Eye9ja understands that this comes as a new twist after the Presidential Election Petition Tribunal (PEPT) dismissed the petition of the PDP and Atiku on Wednesday, September 11, against the Nigeria’s president.
Delivering judgment, Justice Mohammed Garba, who led a five-man panel of justices, said: “This petition is accordingly, and hereby dismissed in its entirety.
“In the final result, and I have come to the conclusion which is inevitable and unavoidable, that the petitioners have not proved any of the grounds of the petition in paragraph 15 of the petition.
“This petition is accordingly and hereby dismissed in its entirety.”
However, Atiku, who seems not to be contented with the ruling of the election tribunal, will be heading to the Supreme Court, with the aim of overturning the verdict of the PEPT that confirmed President Buhari’s re-election.
Thisdaylive.com reports that Atiku’s lawyers have already concluded plans to file a 70-point appeal at the Supreme Court tomorrow, to beat Wednesday’s deadline.
The newspaper said in its report that one of Atiku’s lawyers said: “We will file latest on Monday, September 23, and at most, due to any unforeseen reason, by September 24. Bear in mind that the deadline for submission is Wednesday. We won’t file on Wednesday for tactical reasons.”
The report noted that a source said one of the 70 grounds of appeal is that “the judgment of the PEPT was based on the facts; the judgment was not on the issues presented to the Court of Appeal presidential tribunal by the petitioner, especially in relation to the respondent’s academic qualifications.”

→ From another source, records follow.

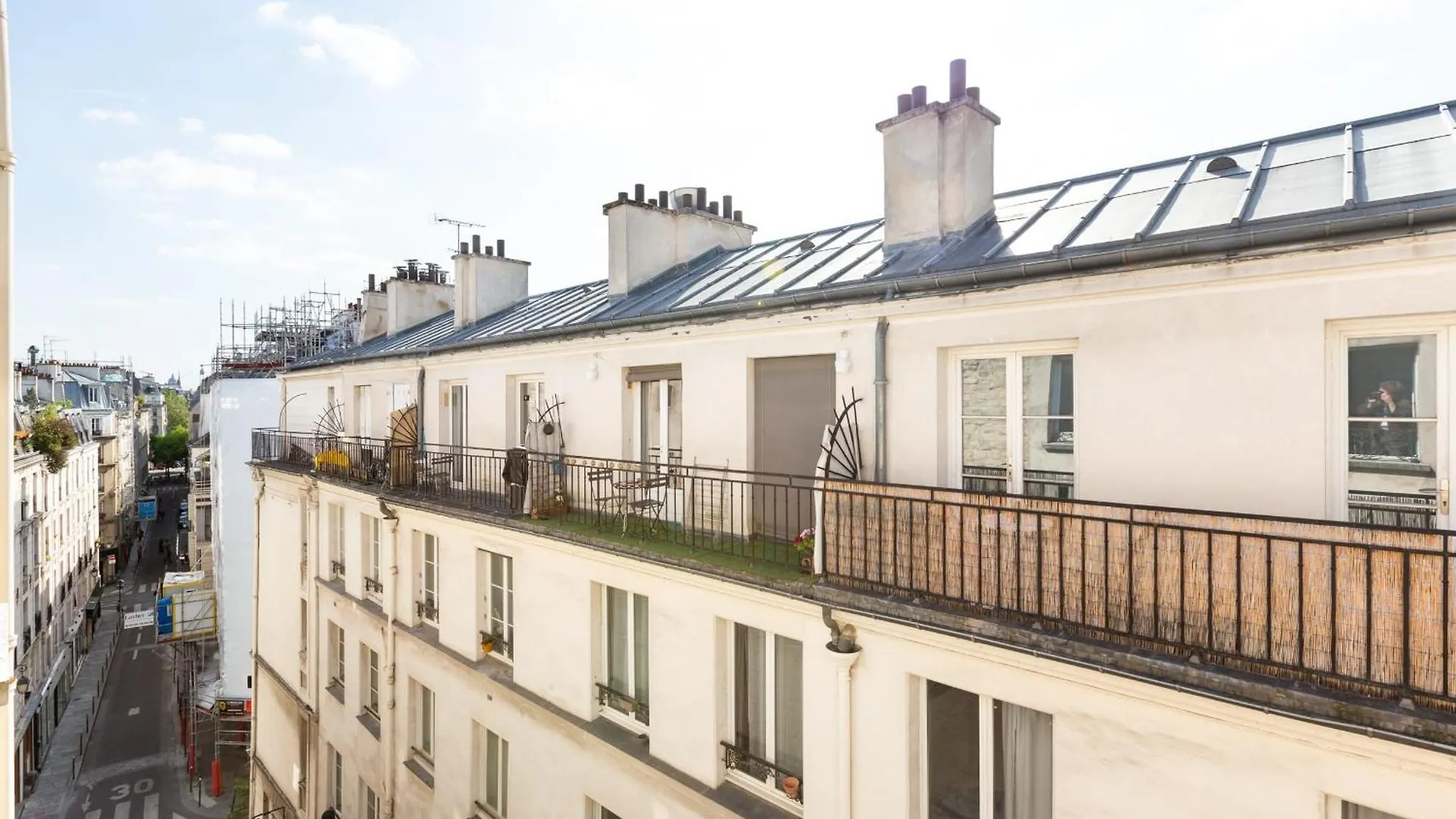 112- Lovely Apartment In Le Marais Paris France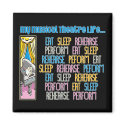 My Musical Theatre Life Magnet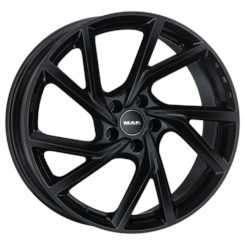 Диск MAK Kassel 18x8 5x112 ET30 DIA57 Gloss Black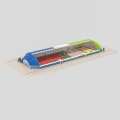 Temporary Inflatable Industrial Warehouse for Logistics
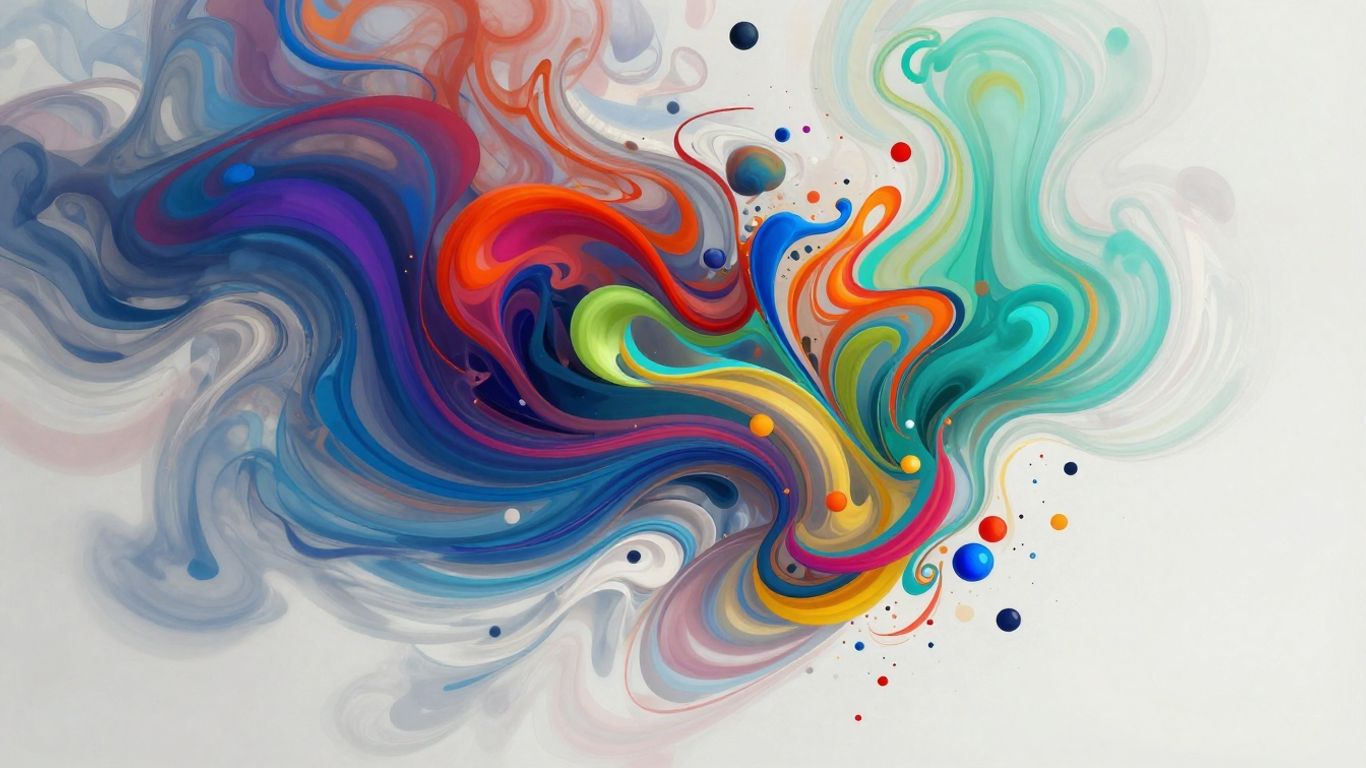 AI transforming still images into dynamic motion.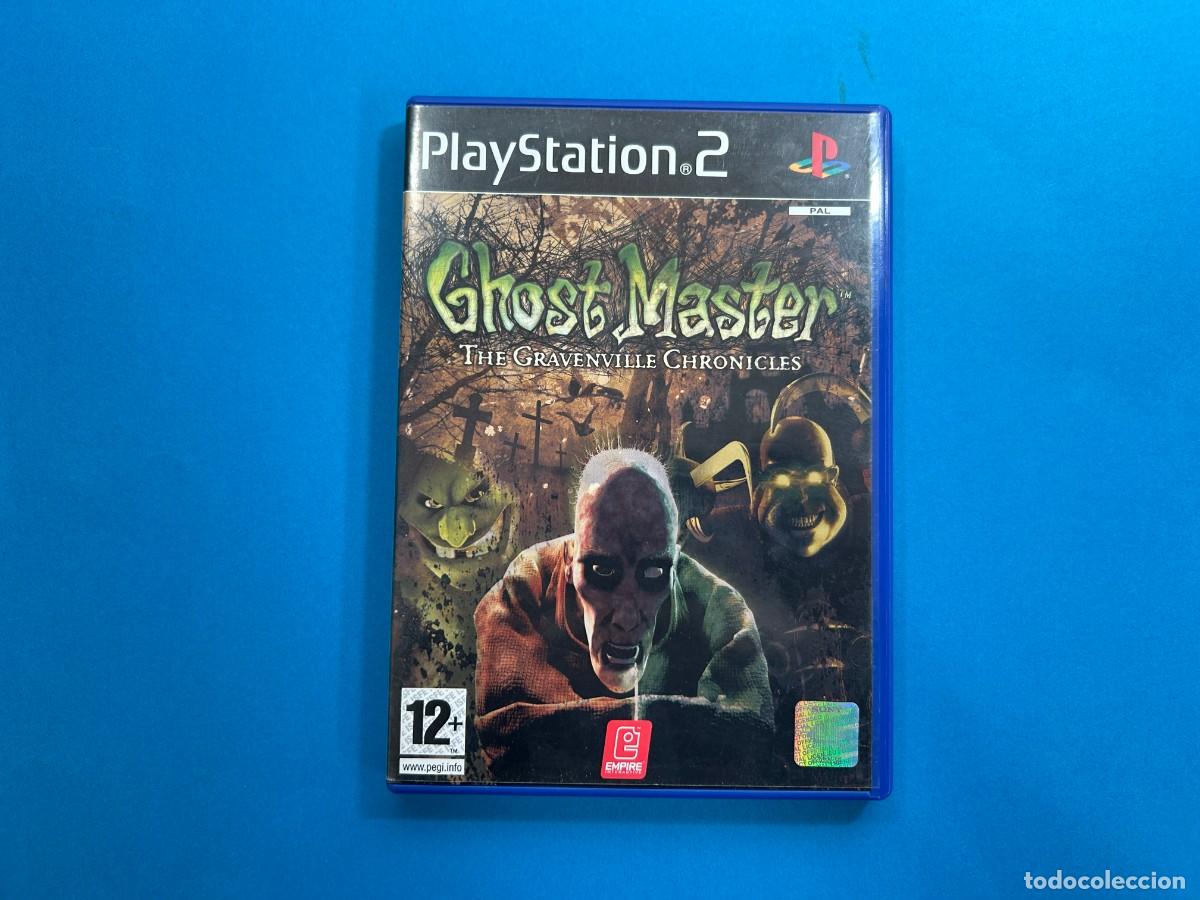 Videojuegos y consolas: JUEGO GHOST MASTER - PLAYSTATION 2 - PS2 - Foto 1
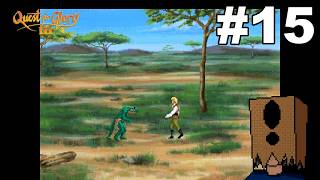 Let's Play Quest for Glory 3 #15: Do the Parry Polka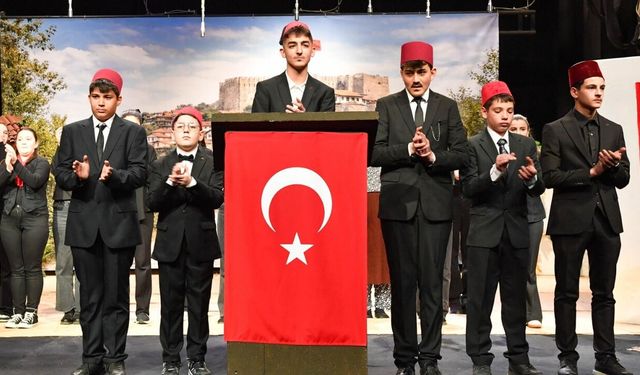 Altındağlı Gençlerin ‘Korkma Oratoryosu’na Büyük İlgi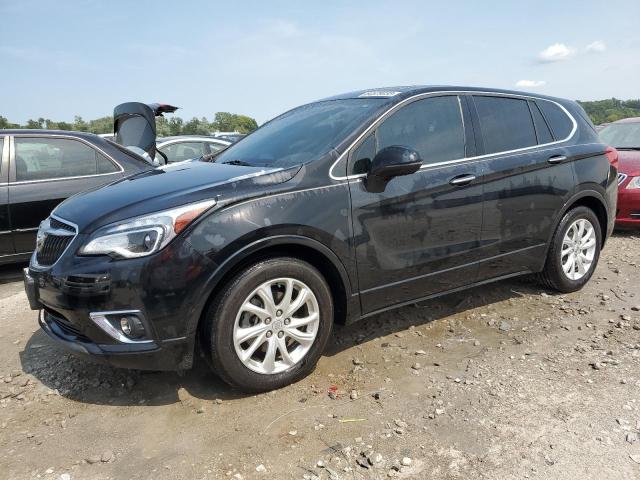 LRBFXBSA4LD156108 - 2020 BUICK ENVISION PREFERRED BLACK photo 1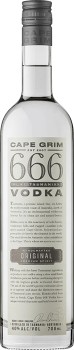 Cape+Grim+666+Original+Vodka+700mL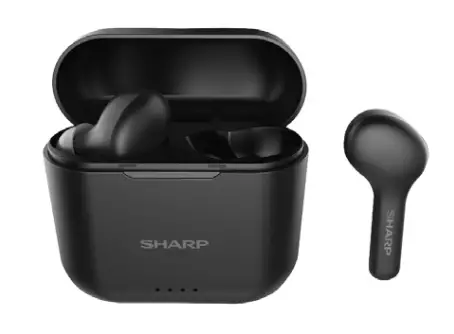 True Wireless Stereo Earphones Hp-tw10 User Manual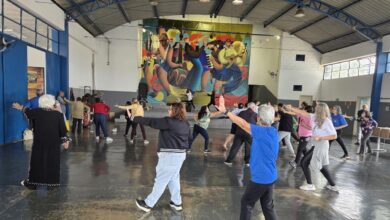 Evento promove autocuidado e convivência entre as pessoas idosas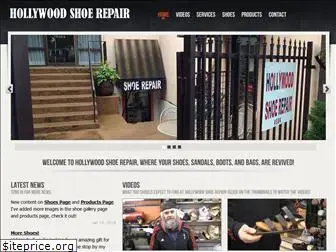 hollywoodshoerepair.com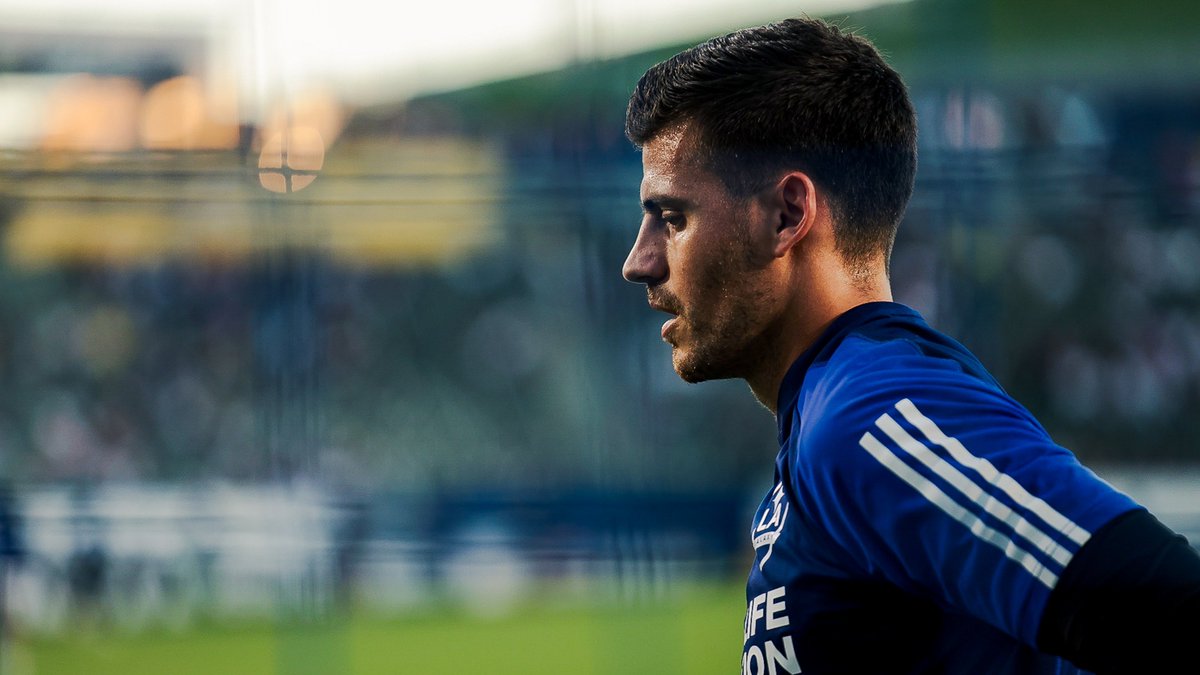 LA Galaxy tweet media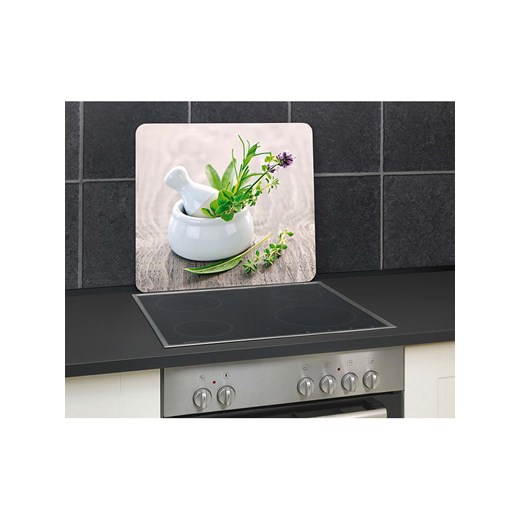 Wenko Wielofunkcyjna deska kuchenna ze wzorem - 56 x 50 cm Wenko onesize Limango Polska okazja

“Take, for instance, one of the respondent’s witnesses, Major General Paul Tarfa (rtd), called by President Muhammadu Buhari’s lawyers said that they did not give their qualifications to the Military Board. Tarfa’s testimony is against the claim by Buhari that the Nigeria military is in possession of his certificates.
“Secondly, Buhari said that he was recruited into the military in 1961 and Tarfa said in 1962, so what is the correct date of his recruitment into the army. Somebody is not telling the truth.
“The issue in question is who entered the different grades for him from both the Cambridge and the West African School Certificate results. This is the first time that the court will say that the documents are admitted in the interest of justice. So, who entered the different grades for him and if he did it, why?
“One of the grounds of appeal is that the President’s Chief of Staff, Abba Kyari, brought the Cambridge documents dated July 18 and testified on July 20. The point here is that it was not pleaded when the respondent replied to the petitions of Atiku. So, speaking as in point of law, you don’t speak on documents not pleaded.
“The WAEC documents contradicted the Cambridge documents. This is a case of forgery, inconsistency in documents.”
The lawyer added as thus; “On the INEC server, the judgment of the PEPT said the INEC server was hacked and we then asked, which of the servers was hacked?
“The tribunal judgment was based on the Electoral Act section 52 (1) (B), but this aspect of the law has since been deleted in 2015. It is no longer in existence. This was the case in Wike Vs Peterside.
“If the judgment said INEC server was recklessly hacked, then, there is a server and, therefore, a criminal offence. Yet, INEC did not claim so or that its documents were stolen. How come the judge reached this scandalous decision?
“If section 52 (1) (B) is no longer in existence, how come the lead judgment came to this decision? It was not based on the documents pleaded. Therefore, how come it was decided so? That means that the judge went on a voyage of discoveries and exploration. Buhari was not accused of forgery. Rather, he was accused of lying, when he said the army was in possession of his documents
“In his form CF001, he presented an affidavit, instead of his certificates. PEPT relied on the CV presented. We are asking, is that supposed to be so? CV is basically to show working experience. No Primary School certificate. The judgment was based on inferences. The judge simply inferred.
“We are surprised that the PEPT went the way it did. It is our view that the judges would have gone further to help improve our electoral laws as well as use it to commence the reform of the electoral laws. So, these are some of the issues that form the grounds of the 70 points of appeal at the Supreme Court.”